Exercise A —
In the excerpted text, condense the paragraph that begins "I finally paid a visit" into a short bulleted list that keeps its main facts.
Exercise B —
In the records, swap "truck wheel" for "rear tire" in the lines from the line with "Between the damaged" through the end of the records, and give those lines again with nothing else changed. Leave the pictures out of your answer.

Excerpted text —
I finally paid a visit to the newly opened habitat store in town, at The Brewery, as featured in last Wednesdays post. The store is huge, around 1,760 square metres, it is the largest retail unit on the site, and is nearly 3 times larger that the old store in The Promenade. The main feature instore is the specially commissioned art installation, as shown, made up of over 250 products suspended from the double height ceiling. This is truly impressive and contains all sorts of things from cutlery to chairs. The shop is laid out with all the trimmings for Christmas as well as the usual stock and I can't wait to buy a few Christmas decorations nearer the time!

Saturday, 3 November 2007

There's Something About Mary

St Mary's Church is the parish church of Cheltenham and lies right in the heart of town. It is encompassed by Clarence Street and the Lower High Street and is adjacent to Cheltenham Library. Where, as once, it was visible by all in the town, today it is surrounded by shops and offices and is hidden from view. It is accessed by Well Walk and several alleyways from the High Street and is defiantly worth venturing off of the beaten track to find. The church is the oldest building in town and the only surviving Medieval one. St Mary's was built by the abbey of Cirencester in the early 12th century although the majority of the church is from the 13th and 14th centuries. In 1859 the church was closed by the Rev. E. Walker as it was deemed no longer fit for public worship. It under went extensive work and renovations and reopened in 1861. The Parishioners were re-homed at the tin church of St Matthew's, which was eventually replaced by a stone church between 1872 and 1895. The two Churches are now linked as Cheltenhams parish church and under take many significant religious programs, including the creation of schools in Africa. There are many old grave stones and plaques in the graveyard one of which reads - "To the memory of John Higgs, died 1825. Here lies John Higgs, A famous man for killing pigs, For killing pigs was his delight, Both morning, afternoon and night, Both heats and cold he did endure, Which no physician could e'er cure, His knife is laid, his work is done, I hope to heaven his soul is gone."

Records to use —
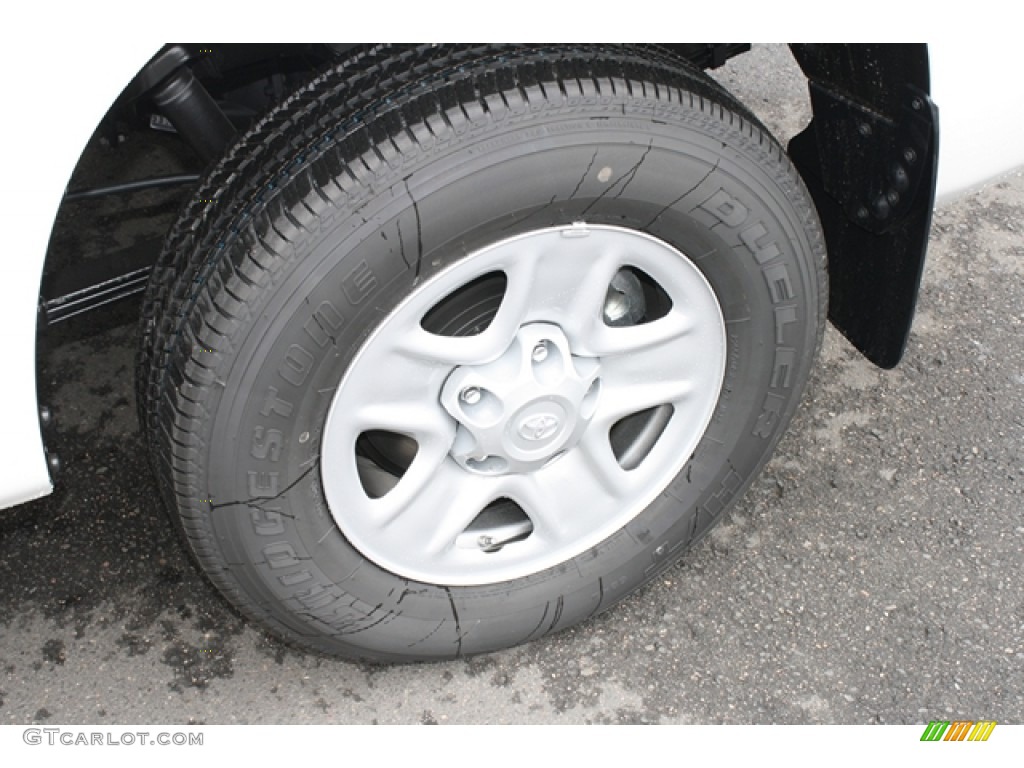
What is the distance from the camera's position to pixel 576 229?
1559 millimetres

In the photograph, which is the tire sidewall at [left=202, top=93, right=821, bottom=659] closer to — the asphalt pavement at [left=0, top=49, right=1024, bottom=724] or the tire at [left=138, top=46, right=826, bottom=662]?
the tire at [left=138, top=46, right=826, bottom=662]

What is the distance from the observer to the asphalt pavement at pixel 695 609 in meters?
1.97

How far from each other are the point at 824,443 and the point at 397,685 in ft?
3.63

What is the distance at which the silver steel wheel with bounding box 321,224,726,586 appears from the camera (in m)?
1.60

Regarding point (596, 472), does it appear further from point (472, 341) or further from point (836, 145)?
point (836, 145)

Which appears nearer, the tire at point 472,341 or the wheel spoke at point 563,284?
the tire at point 472,341

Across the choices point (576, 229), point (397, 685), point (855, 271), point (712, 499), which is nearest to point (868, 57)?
point (855, 271)

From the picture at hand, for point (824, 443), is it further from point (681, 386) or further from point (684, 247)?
point (684, 247)
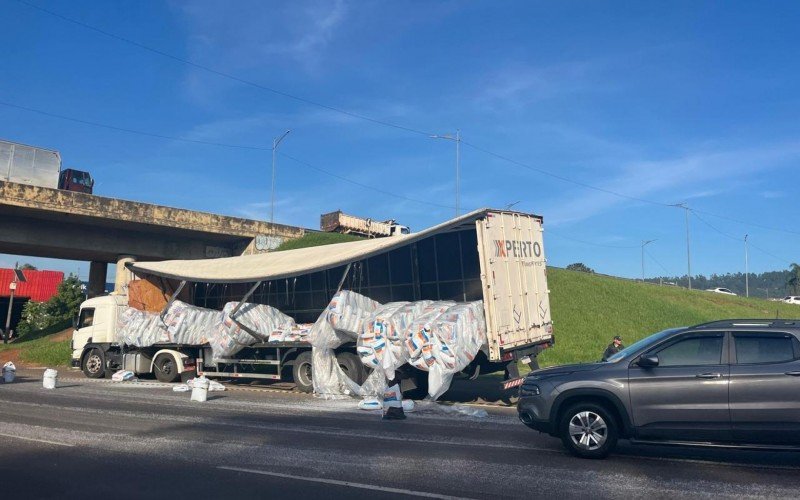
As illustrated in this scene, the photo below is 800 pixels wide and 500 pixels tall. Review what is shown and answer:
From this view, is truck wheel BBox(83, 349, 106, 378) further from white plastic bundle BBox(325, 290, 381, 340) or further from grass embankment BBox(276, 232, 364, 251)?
grass embankment BBox(276, 232, 364, 251)

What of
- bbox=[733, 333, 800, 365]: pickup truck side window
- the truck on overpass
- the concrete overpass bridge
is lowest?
bbox=[733, 333, 800, 365]: pickup truck side window

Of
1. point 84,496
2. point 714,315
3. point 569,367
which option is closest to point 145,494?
point 84,496

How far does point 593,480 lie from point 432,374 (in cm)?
630

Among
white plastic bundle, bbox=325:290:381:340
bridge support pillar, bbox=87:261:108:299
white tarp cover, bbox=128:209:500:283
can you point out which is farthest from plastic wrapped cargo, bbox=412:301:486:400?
bridge support pillar, bbox=87:261:108:299

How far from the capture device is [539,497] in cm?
598

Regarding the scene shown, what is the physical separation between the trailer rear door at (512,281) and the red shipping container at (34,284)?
153 feet

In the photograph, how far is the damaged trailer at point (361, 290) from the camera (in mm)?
13156

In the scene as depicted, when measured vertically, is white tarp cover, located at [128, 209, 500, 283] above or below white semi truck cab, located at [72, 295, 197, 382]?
above

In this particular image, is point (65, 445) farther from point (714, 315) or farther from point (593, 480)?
point (714, 315)

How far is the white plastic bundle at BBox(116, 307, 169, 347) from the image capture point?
19000 millimetres

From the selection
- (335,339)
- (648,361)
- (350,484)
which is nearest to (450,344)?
(335,339)

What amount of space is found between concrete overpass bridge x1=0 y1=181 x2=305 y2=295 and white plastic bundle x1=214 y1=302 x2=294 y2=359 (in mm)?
14450

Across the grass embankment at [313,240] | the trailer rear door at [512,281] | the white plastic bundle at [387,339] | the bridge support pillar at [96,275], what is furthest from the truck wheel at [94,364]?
the bridge support pillar at [96,275]

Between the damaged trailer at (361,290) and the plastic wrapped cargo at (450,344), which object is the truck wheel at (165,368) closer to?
the damaged trailer at (361,290)
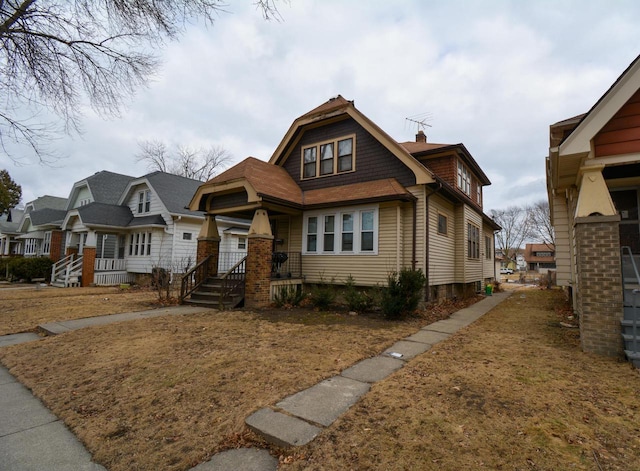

Task answer A —
- The new habitat store at The Brewery is about 1,760 square metres, the largest retail unit on the site.
- It is nearly three times the size of the old store in The Promenade.
- Its main feature is a specially commissioned art installation of over 250 products, from cutlery to chairs, suspended from the double-height ceiling.
- The shop carries its usual stock and is laid out with Christmas trimmings.

Task answer B —
Between the damaged trailer at (361,290) and the plastic wrapped cargo at (450,344), which object is the rear tire at (165,368) closer to?
the damaged trailer at (361,290)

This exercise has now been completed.